Jurisprudentie
AF3235
Datum uitspraak2002-12-18
Datum gepubliceerd2003-01-23
RechtsgebiedBestuursrecht overig
Soort ProcedureEerste aanleg - meervoudig
Instantie naamCollege van Beroep voor het bedrijfsleven
ZaaknummersAWB 01/868
Statusgepubliceerd
Datum gepubliceerd2003-01-23
RechtsgebiedBestuursrecht overig
Soort ProcedureEerste aanleg - meervoudig
Instantie naamCollege van Beroep voor het bedrijfsleven
ZaaknummersAWB 01/868
Statusgepubliceerd
Uitspraak
College van Beroep voor het bedrijfsleven
No.
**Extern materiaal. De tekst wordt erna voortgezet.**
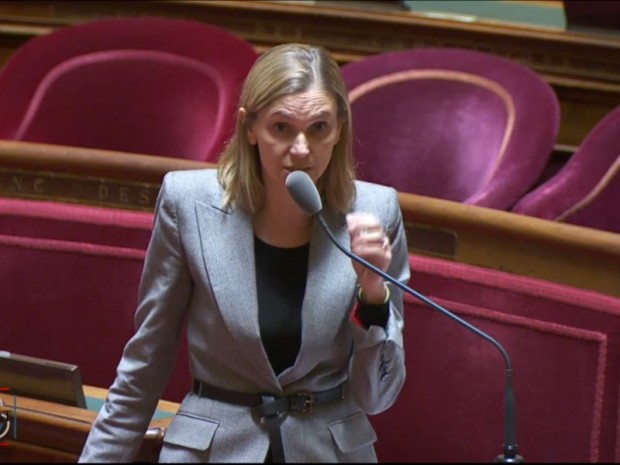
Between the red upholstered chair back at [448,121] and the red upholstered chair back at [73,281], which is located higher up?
the red upholstered chair back at [448,121]

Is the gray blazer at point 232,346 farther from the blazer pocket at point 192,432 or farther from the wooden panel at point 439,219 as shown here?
the wooden panel at point 439,219

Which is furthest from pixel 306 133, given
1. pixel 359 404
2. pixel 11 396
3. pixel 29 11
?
pixel 29 11

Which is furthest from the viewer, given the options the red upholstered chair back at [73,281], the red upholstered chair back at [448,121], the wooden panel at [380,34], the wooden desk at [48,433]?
the wooden panel at [380,34]

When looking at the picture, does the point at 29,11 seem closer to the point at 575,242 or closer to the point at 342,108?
the point at 575,242

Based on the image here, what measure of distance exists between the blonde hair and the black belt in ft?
0.32

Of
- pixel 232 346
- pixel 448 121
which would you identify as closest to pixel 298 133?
pixel 232 346

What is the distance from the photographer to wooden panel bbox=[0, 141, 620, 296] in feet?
3.00

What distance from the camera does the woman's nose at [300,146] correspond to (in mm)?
590

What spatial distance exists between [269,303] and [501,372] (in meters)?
0.37

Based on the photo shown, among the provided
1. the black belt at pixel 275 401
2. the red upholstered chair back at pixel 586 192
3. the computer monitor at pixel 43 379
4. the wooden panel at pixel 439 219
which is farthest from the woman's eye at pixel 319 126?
the red upholstered chair back at pixel 586 192

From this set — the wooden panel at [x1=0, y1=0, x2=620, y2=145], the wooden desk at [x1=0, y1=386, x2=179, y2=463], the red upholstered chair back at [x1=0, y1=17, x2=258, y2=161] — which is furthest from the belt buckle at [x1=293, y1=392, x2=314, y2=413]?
the wooden panel at [x1=0, y1=0, x2=620, y2=145]

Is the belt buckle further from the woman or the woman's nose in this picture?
the woman's nose

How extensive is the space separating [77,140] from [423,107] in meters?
0.36

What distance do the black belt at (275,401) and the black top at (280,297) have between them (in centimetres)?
2
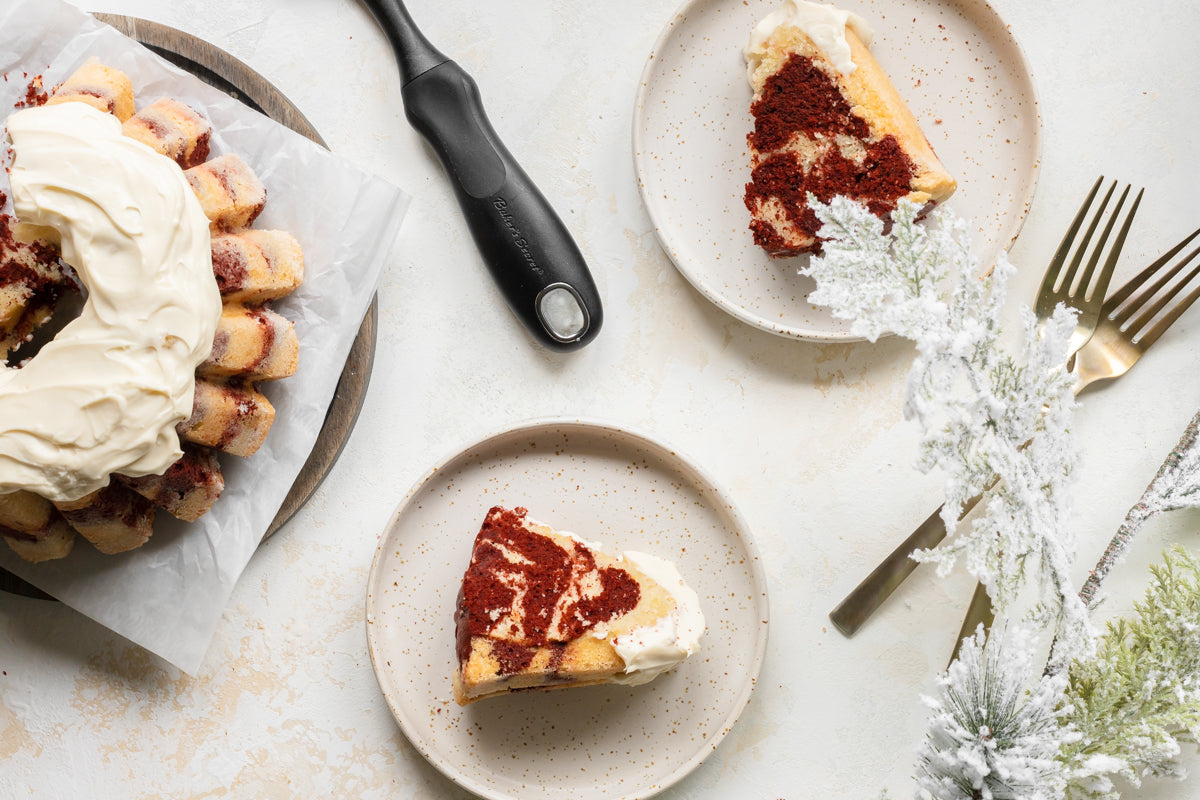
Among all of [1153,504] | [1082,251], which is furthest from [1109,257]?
[1153,504]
AWB 01/868 18 december 2002
11010 Boswet
Herplantplicht
Uitspraak in de zaak van:
A, te B, appellant,
gemachtigde: mr. R.A.A. Maat, advocaat te Middelburg,
tegen
de Staatssecretaris van Landbouw, Natuurbeheer en Visserij, verweerder,
gemachtigde: mr. B.T. Goerdat, werkzaam bij verweerders agentschap LASER.
1. De procedure
Op 14 augustus 2001 heeft de rechtbank Middelburg (hierna: de rechtbank) van appellant een beroepschrift ontvangen, waarbij beroep wordt ingesteld tegen het niet tijdig nemen van een besluit op een bezwaarschrift van appellant tegen een besluit van verweerder van 14 mei 2001, waarbij een verzoek van appellant om een verklaring op grond van artikel 3, derde lid, van de Boswet werd afgewezen.
Op 5 oktober 2001 heeft verweerder alsnog op het voormelde bezwaarschrift beslist en het ongegrond verklaard.
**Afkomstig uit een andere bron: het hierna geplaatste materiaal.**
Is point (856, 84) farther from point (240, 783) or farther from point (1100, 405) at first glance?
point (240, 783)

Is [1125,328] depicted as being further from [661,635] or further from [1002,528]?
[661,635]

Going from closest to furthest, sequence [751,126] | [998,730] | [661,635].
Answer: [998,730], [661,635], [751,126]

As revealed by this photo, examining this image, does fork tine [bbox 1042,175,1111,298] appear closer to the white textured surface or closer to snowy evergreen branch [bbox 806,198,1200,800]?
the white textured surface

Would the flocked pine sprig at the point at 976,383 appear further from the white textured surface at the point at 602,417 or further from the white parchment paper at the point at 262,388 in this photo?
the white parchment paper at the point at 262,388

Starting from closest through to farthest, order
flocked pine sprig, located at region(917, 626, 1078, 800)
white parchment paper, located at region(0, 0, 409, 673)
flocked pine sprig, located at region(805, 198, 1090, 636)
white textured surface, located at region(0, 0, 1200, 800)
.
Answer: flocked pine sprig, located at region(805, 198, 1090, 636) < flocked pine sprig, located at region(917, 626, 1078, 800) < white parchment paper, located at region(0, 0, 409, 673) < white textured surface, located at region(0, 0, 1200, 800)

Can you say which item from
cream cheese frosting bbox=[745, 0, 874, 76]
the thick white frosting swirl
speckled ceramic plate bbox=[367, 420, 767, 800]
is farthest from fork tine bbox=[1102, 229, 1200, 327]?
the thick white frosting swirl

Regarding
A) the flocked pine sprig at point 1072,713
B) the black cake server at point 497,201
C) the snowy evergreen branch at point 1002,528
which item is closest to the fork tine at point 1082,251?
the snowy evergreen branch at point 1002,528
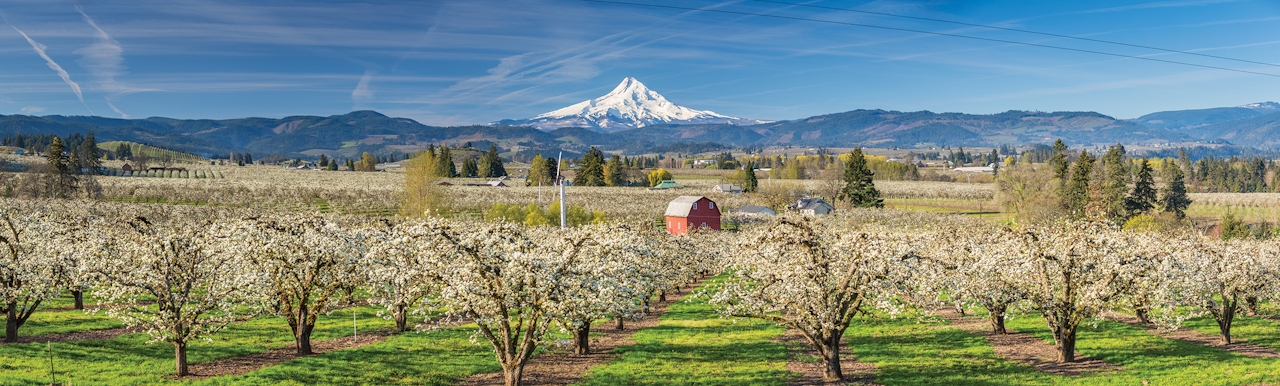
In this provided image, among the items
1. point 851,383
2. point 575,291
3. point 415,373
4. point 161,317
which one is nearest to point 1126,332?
point 851,383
Bij brief van 1 november 2001 heeft verweerder aan de rechtbank - zakelijk weergegeven - verzocht het beroep ter behandeling door te sturen aan het College.
Bij schrijven van 9 november 2001 is het dossier in de onderhavige zaak doorgezonden naar het College, alwaar het op 12 november 2001 is ontvangen.
Op 3 december 2001 heeft appellant het College de gronden van zijn beroep doen toekomen.
Op 28 februari 2002 heeft verweerder een verweerschrift ingediend.
Het onderzoek ter zitting heeft plaats gevonden op 6 november 2002, alwaar verweerder bij monde van zijn gemachtigde zijn standpunt nader heeft toegelicht. Voor het geven van inlichtingen was aan de zijde van verweerder aanwezig C, werkzaam bij de provincie Zeeland. Appellant is na bericht niet ter zitting verschenen.
2. De grondslag van het geschil
2.1 Artikel 3 van de Boswet luidt als volgt:
" 1. De eigenaar van grond, waarop een houtopstand, anders dan bij wijze van dunning, is geveld of op andere wijze tenietgegaan, is verplicht binnen een tijdvak van drie jaren na de velling of het tenietgaan van de houtopstand te herbeplanten volgens regelen bij of krachtens algemene maatregel van bestuur te stellen.
2. De in het vorige lid bedoelde eigenaar is tevens verplicht beplanting die niet is aangeslagen binnen drie jaren na de herbeplanting te vervangen.
3. De in de voorgaande leden bedoelde eigenaar kan aan Onze Minister een verklaring vragen, inhoudende dat de door hem voorgestelde herbeplanting voldoet aan de regelen, krachtens het eerste lid gesteld."
Artikel 2 van het Koninklijk Besluit van 20 juni 1962, houdende regelen ten aanzien van de verplichting tot herbeplanting, bedoeld in artikel 3 van de Boswet , luidt als volgt.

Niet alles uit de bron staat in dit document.